The SGF project, designed as a learning opportunity in the South African context, offered insights into how evaluation is experienced in Global South contexts and contributed to global learning about the localization of climate funds. Despite an avowed desire to learn and adapt, the international donor organization’s obligation to uphold stringent environmental and social safeguards cascaded risks downwards through the six-level hierarchical system. Small grant recipients struggled with the compliance and reporting requirements, leading to unintended consequences such as reputational damage when payments were delayed, and a perception that they were not trusted. A learning from the mid-term review was that the hierarchical system needed to be more dynamic and responsive.
The SGF case illustrates how contributions from the Global South are often stifled by the strict constraints and compliance mechanisms imposed by governments and multilateral funders. These powerful actors need to consider the impact of their compliance requirements on procedural equity for all actors, and advocacy is needed at all levels. It is crucial to challenge the narrative that Global South organizations always need capacity development to align with funder needs. Funders equally need to develop capacity for more equitable interactions. Including partner organizations in M&E design enhances recognitional and procedural equity, helping to avoid harmful M&E requirements. Funders can support partners by recognizing their knowledge, norms, and values, and ensuring that M&E systems fairly reflect these.
Continuity: establishing sustainable institutional arrangements and funding mechanisms for long-term M&E continuity and ownership
M&E processes and data should be owned by local organizations and endure beyond project completion. Traditional project-model funding hinders this, because each project has unique M&E requirements, indicators, and reporting formats, often with restrictions on data sharing. Short-term funding further complicates continuity, hindering the accumulation of data to demonstrate lasting impacts. This impairs local organizations’ ability to attract funding, work strategically, and be accountable to their partners on the ground. Innovative solutions are needed for funding and coordinating M&E, data storage, and institutional memory, especially in multi-stakeholder contexts, where continuity is essential for supporting locally led development.
M&E continuity across projects is seldom prioritized. Typically, M&E practices end with the project and do not report on the sustaining of project practices or benefits. The upward accountability model means that most of the M&E budget is allocated to meeting funder compliance needs, leaving little for ongoing M&E (Paul et al. 2022).

Dataset -
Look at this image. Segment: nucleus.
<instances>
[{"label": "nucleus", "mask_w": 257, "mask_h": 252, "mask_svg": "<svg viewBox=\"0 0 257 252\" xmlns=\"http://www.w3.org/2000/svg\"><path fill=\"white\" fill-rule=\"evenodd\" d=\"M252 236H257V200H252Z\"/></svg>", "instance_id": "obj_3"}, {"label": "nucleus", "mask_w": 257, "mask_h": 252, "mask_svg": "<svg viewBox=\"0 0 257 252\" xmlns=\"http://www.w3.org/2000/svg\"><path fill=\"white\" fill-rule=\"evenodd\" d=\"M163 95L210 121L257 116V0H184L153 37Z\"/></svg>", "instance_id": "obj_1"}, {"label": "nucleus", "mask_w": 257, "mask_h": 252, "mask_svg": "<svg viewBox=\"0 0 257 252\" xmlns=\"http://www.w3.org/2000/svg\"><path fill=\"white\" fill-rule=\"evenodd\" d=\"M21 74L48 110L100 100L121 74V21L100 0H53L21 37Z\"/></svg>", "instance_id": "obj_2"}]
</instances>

--

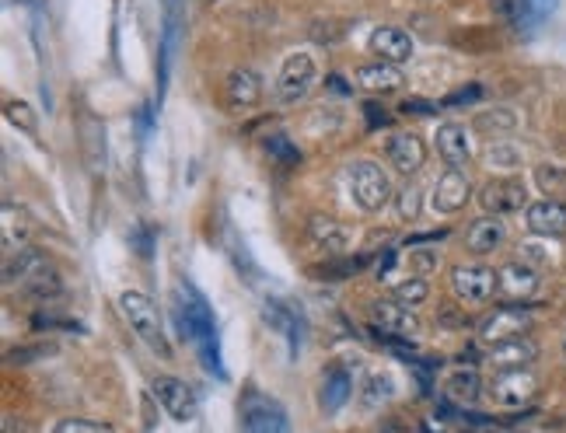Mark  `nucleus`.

Instruction 1 - From the passage on the SGF project, copy the text from "The SGF case" to "fairly reflect these." word for word.
Instruction 2 -
Answer these questions from the passage on the SGF project:
(a) How many levels does the hierarchical system have?
(b) What did the mid-term review find the hierarchical system needed to be?
(c) Under the upward accountability model, where does most of the M&E budget go?
The records have no connection to the passage on the SGF project.

Task answer 1 -
The SGF case illustrates how contributions from the Global South are often stifled by the strict constraints and compliance mechanisms imposed by governments and multilateral funders. These powerful actors need to consider the impact of their compliance requirements on procedural equity for all actors, and advocacy is needed at all levels. It is crucial to challenge the narrative that Global South organizations always need capacity development to align with funder needs. Funders equally need to develop capacity for more equitable interactions. Including partner organizations in M&E design enhances recognitional and procedural equity, helping to avoid harmful M&E requirements. Funders can support partners by recognizing their knowledge, norms, and values, and ensuring that M&E systems fairly reflect these.

Task answer 2 -
(a) Six.
(b) More dynamic and responsive.
(c) To meeting funder compliance needs.